- **Texto fornecido**:
------

Fragmentos teóricos sobre crônicas

1º) “(...) capta a solenidade que existe no cotidiano e, ao destacar uma imagem ou uma cena, descobre nela uma humanidade insuspeitada.” (Orelha da capa do livro A vida por viver, Affonso Romano de Sant’Anna, Rocco, 1997.)
“(...) O ponto-e-vírgula torna a frase mais sutil e maleável; só os cronistas consumados chegam lá.” (Pág. 279.)
“Como vê o leitor, o exercício da crônica tem estranhos sortilégios: não apenas o cronista pode ser um eco do leitor, escrevendo um texto que sendo seu pertence ao outro, mas diante de certos fatos ele fica prisioneiro do próprio texto, porque a realidade a que se refere não muda.” (Pág. 285.)

2º) “(...) é o próprio autor quem, num dos textos desta seleção, define a origem do gênero como um encontro de vizinhas a escarafunchar as ocorrências do dia.”
“(...) até ciscar questões filosóficas, sem ferir a normalidade dos fatos”. (“Na poltrona com Machado”, Fernando Paixão. In: Machado de Assis, Fuga do hospício e outras crônicas. Para Gostar de Ler, vol. 26, Ática, 2002, p. 3.)
“(...) Logo se percebe o quanto no dia-a-dia (da política, dos hábitos, das idéias prontas) as cenas do homem civilizado compartilham um sabor de comédia e insensatez.” (Pág. 4.)

3º) “(...) O cronista também precisa respeitar certas convenções e limites mas está livre para produzir seus ovos em qualquer formato.” (Luís F. Veríssimo, “Crônica e ovo”. In: −. O nariz e outras crônicas. Para Gostar de Ler, n. 14, Ática, 11. ed., 3ª impressão, 2004, p. 8.)

------

- **Dados fornecidos**:
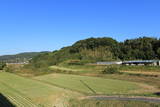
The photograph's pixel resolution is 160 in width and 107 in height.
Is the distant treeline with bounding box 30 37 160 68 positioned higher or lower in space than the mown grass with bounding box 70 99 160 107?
higher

------

- **Objetivo**:
Responda com base nos fragmentos sobre crônicas:
(a) Segundo o trecho da página 279, que sinal de pontuação torna a frase mais sutil e maleável?
(b) No trecho marcado como 2º, como o próprio autor define a origem do gênero?
(c) No trecho de Luís F. Veríssimo, em que formato o cronista está livre para produzir seus ovos?

- **Resposta completa**:
(a) O ponto-e-vírgula.
(b) Como um encontro de vizinhas a escarafunchar as ocorrências do dia.
(c) Em qualquer formato.